Since Western explorers discovered Antarctica 200 years ago, human activity has been increasing. Now, more than 30 countries operate scientific stations in Antarctica, more than 50,000 tourists visit each year, and new infrastructure continues to be developed to meet this rising demand.
Determining if our activities have compromised Antarctica's wilderness has, however, remained difficult.
Our study, published today in Nature, seeks to change that. Using a new "ecological informatics" approach, we've drawn together every available recorded visit by humans to the continent, over its 200 year history.
We found human activity across Antarctica has been extensive, especially in the ice-free and coastal areas, but that's where most biodiversity is found. This means wilderness areas—parts of the continent largely untouched by human activity—do not capture many of the continent's important biodiversity sites.
One of the world's largest intact wildernesses
So just how large is the Antarctic wilderness? For the first time, our study calculated this area and how much biodiversity it captures. And, like all good questions, the answer is "that depends".
If we think of Antarctica in the same way as every other continent, then the whole of Antarctica is a wilderness. It has no farms, no cities, no suburbs, no malls, no factories. And for a continent so large, it has very few people.
But Antarctica is too different to compare to other continents—it should be held to a higher standard. And so we define "wilderness" as the areas that aren't highly impacted by people. This would exclude, for example, tourist areas and scientific stations. And under this definition, the wilderness area is still large.
It's about 13,598,148 square kilometres, or more than 99% of the continent. Only the wilderness in the vast forested areas of the far Northern Hemisphere is larger. Roughly, this area is nearly twice the size of Australia.

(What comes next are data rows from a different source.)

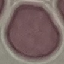
malaria status = uninfected
capture = smartphone through the microscope eyepiece
preparation = thin blood film
image type = automatically extracted cell patch, resized to 64 × 64 pixels
stain = GiemsaPoint out each leukocyte.
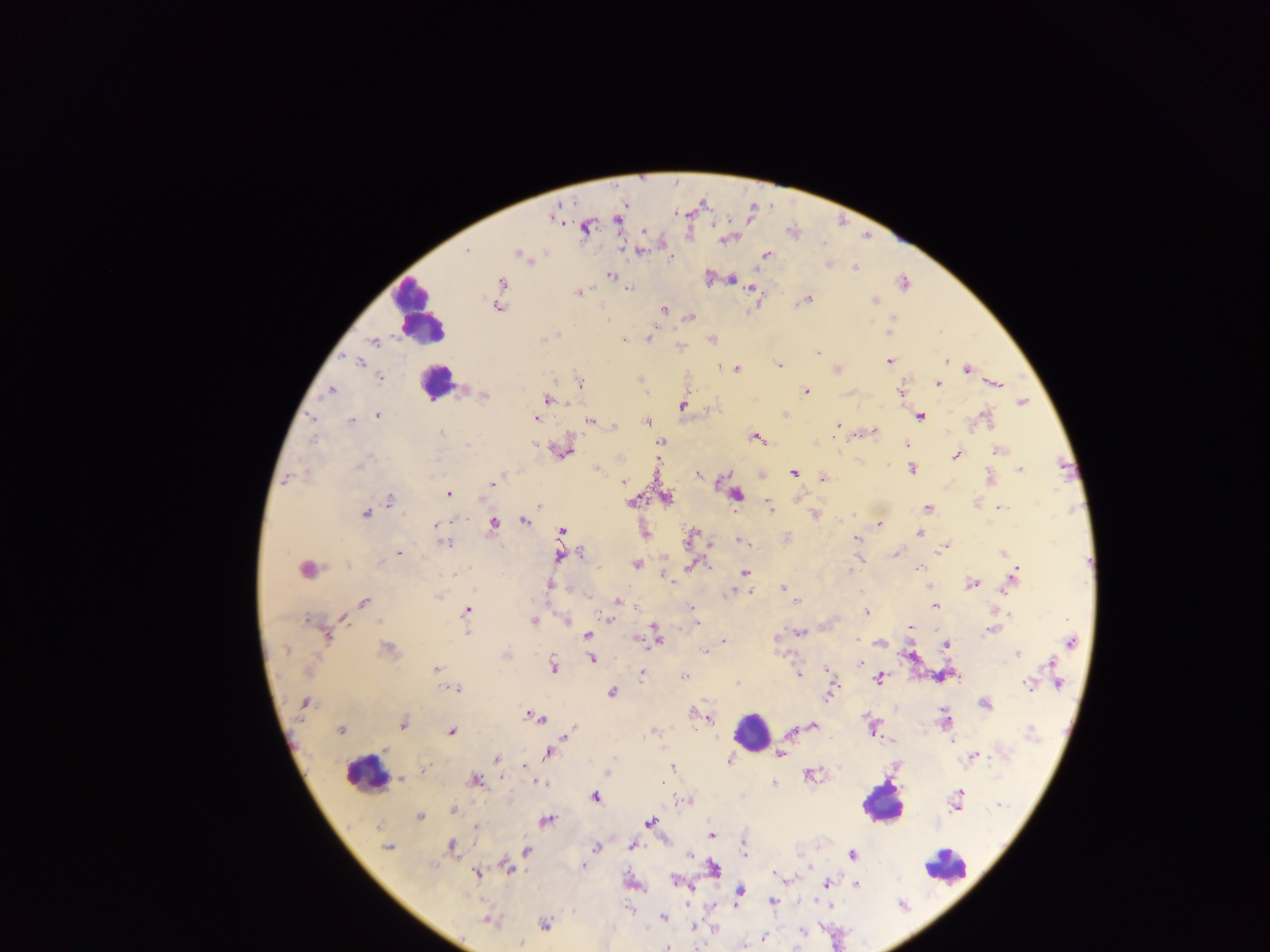
Approximate centers as {x, y} in pixels.
Leukocytes: {418, 312}, {434, 382}, {751, 732}, {366, 773}, {882, 802}, {945, 866}.

preparation = thick blood film
capture = mobile-phone photograph through a microscope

On the other hand, the inviolate areas (places free from human interference) that the Antarctic Treaty Parties are obliged to identify and protect are dwindling rapidly.
Our analyses suggest less than 32% of the continent includes large, unvisited areas. And even that's an overestimate. Not all visits have been recorded, and several new traverses—crossing large tracts of unvisited areas—are being planned.
Wilderness areas have poor biodiversity value
If so much of the continent remains "wild", how much of Antarctica's biodiversity lives within these areas?
Surprisingly few sites considered really important for Antarctic biodiversity are represented in the "un-impacted" wilderness area.
For example, only 16% of the continent's Important Bird Areas (areas identified internationally as critical for bird conservation) are located in wilderness areas. And only 25% of protected areas established for their species or ecosystem value, and less than 7% of sites with recorded species, are in wilderness areas.
This outcome is surprising because wilderness areas elsewhere, like the Amazon rainforest, are typically valued as crucial habitat for biodiversity.
Inviolate areas have seemingly even less biodiversity value. This is because people have mostly had to visit Antarctic sites to collect species data.
In the future, remote sensing technologies might allow us to investigate and monitor pristine areas without setting foot in them. But for now, most of our knowledge of Antarctic species comes from places that have been impacted to some extent by people.
How does human activity threaten Antarctic biodiversity?
Antarctica's remaining wilderness areas need urgent protection from increasing human activity.
Even passing human disturbance can impact the biodiversity and wilderness value of sites. For example, sensitive vegetation and soil communities can take years to recover from trampling.
Increasing movement around the continent also increases the risk people will transfer species between isolated regions, or introduce new alien species to Antarctica.
So how can we protect it?
Protecting the Antarctic wilderness could be achieved by expanding the existing Antarctic Specially Protected Areas network to include more wilderness and inviolate areas where policymakers would limit human activity.
When planning how we'll use Antarctica in the future, we could also consider the trade off between the benefits of science and tourism activities, and the value of retaining pristine wilderness and inviolate areas.
This could be done explicitly through the environmental impact assessments required for activities in the region. Currently, impacts on the wilderness value of sites are rarely considered.
We have an opportunity in Antarctica to protect some of the world's most intact and undisturbed environments, and prevent further erosion of Antarctica's remarkable wilderness value.